I made these as part of our Labor Day feast and we ended up with one leftover. Frankly, I’m surprised we had any leftover. I sent it home with my parents because I knew I would inhale it by the end of the day and I really didn’t need any more carbs. My mom made a hot ham and cheese sandwich with it the next day and she said it was glorious.
These would be just perfect to serve at the game, especially with the spicy, bright cheddar cheese sauce. Who doesn’t love a good dipper while watching the game? And if you didn’t want to make full-sized pretzels, you could simply roll the dough into ropes and slice into bite-size nuggets for easier snacking. Delicious, buttery, chewy goodness is just waiting for you. I can’t stop dreaming about them.
- 1 1/2 cups warm water (110 to 115 degrees F)
- 1 Tbsp. sugar
- 2 tsp. kosher salt
- 2 1/4 tsp. instant yeast
- 22 oz. all-purpose flour, approximately 4 1/2 cups
- 2 oz. unsalted butter, melted
- 10 cups water
- 2/3 cup baking soda
- 2 Tbsp. butter, melted
- Pretzel, Kosher, or course sea salt
- 2 small jalapeño peppers
- 2 tbsp unsalted butter
- 2 tbsp all-purpose flour
- 1 cup milk
- 8 oz. extra sharp cheddar cheese, shredded
- 1/4 cup cilantro, chopped
- Kosher salt
- To make the pretzel dough: In the bowl of a stand mixer fitted with the paddle attachment, mix together the water, sugar, yeast, and salt on low speed for 10 seconds. Switch to the dough hook and add the flour and butter. Mix on low speed until well combined. Change to medium speed and knead until the dough is smooth and pulls away from the side of the bowl, approximately 4 to 5 minutes. Remove the dough from the bowl and transfer it to a lightly oiled bowl. Cover the bowl tightly with plastic wrap and set it in a warm place for approximately 50 to 55 minutes or until the dough has doubled in size.

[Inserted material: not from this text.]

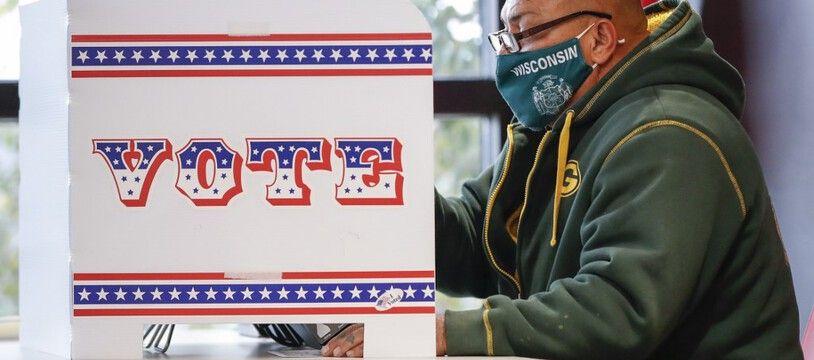 Un homme enregistre son vote, dans le Wisconsin, le  20 octobre 2020.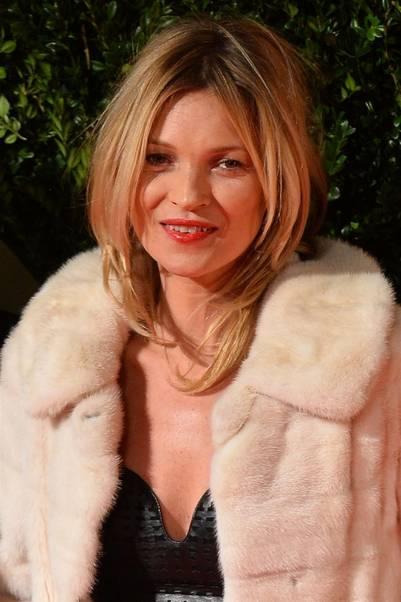 A sus cuatro décadas, Kate Moss no pierde vigencia.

- Turn the dough out onto a lightly oiled work surface and divide it into 8 equal pieces. Roll out each piece of dough into a 24-inch rope. Place a barely damp towel over the dough and the formed pretzels to prevent them from drying out while you form the other pretzels.
- At this point, you can freeze the formed pretzels on the baking sheets. Once completely frozen, transfer them to a large zipper bag and continue to freeze until you need them. Use within 2 months.
- To make the pretzels: Preheat the oven to 425° F. Line 2 large baking sheets with parchment paper. Set aside.
- Bring the 10 cups of water and the baking soda to a rolling boil in an wide 8-quart saucepan or roasting pan. If you're freezing your formed pretzels, skip this step now and continue with it when you're ready to boil and bake your pretzels from the freezer.
- Using a flat spatula, gently lower the pretzels into the boiling water and boil them for 30 seconds. If boiling the frozen pretzels, add them to the water directly from the freezer - do not thaw them - and boil for a total of 45 seconds. Depending on the size of your pot, boil 2 to 4 pretzels at a time. Remove the pretzels from the water using the spatula, drain as best you can over the pot, and place them on the baking sheets. Brush the top of each pretzel with some melted butter and sprinkle with the pretzel/Kosher/sea salt. Bake until dark golden brown in color, approximately 12 to 14 minutes. If the pretzels were frozen, bake for an extra 1 to 2 minutes. Lightly brush pretzels with the remaining melted butter immediately after you remove them from the oven. Serve warm.
- To make the cheese sauce: Set the jalapeños on a baking sheet and roast under the broiler until blackened on all sides, about 10 minutes. Alternatively, you roast them over a gas burner on the stove, turning with tongs. Place the jalapeños in a heatproof bowl and cover the bowl tightly with plastic wrap. Allow the peppers to cool for 15 minutes then with a paper towel, peel and discard the blackened skins off leaving just the fleshy peppers remaining. Slice, remove and discard the seeds, and roughly chop the peppers. Set aside.
- In a small saucepan set over medium heat, melt the butter. Stir in the chopped jalapeños to coat with the butter. Whisk in the flour, coating the peppers, and cook for 30 seconds, whisking constantly.
- Slowly whisk in the milk until no lumps of flour remain. Stirring constantly, bring the milk to a simmer over medium-low heat until it thickens, about 3-5 minutes. Remove the pan from the stove and stir in the shredded cheese until all of the cheese has melted. Stir in the cilantro and add a pinch of salt, if needed. Serve warm. The sauce can be kept warm for 15 to 20 minutes over very low heat on the stove, stirring occasionally. Leftovers can be reheated in the microwave on medium power at 30 second intervals.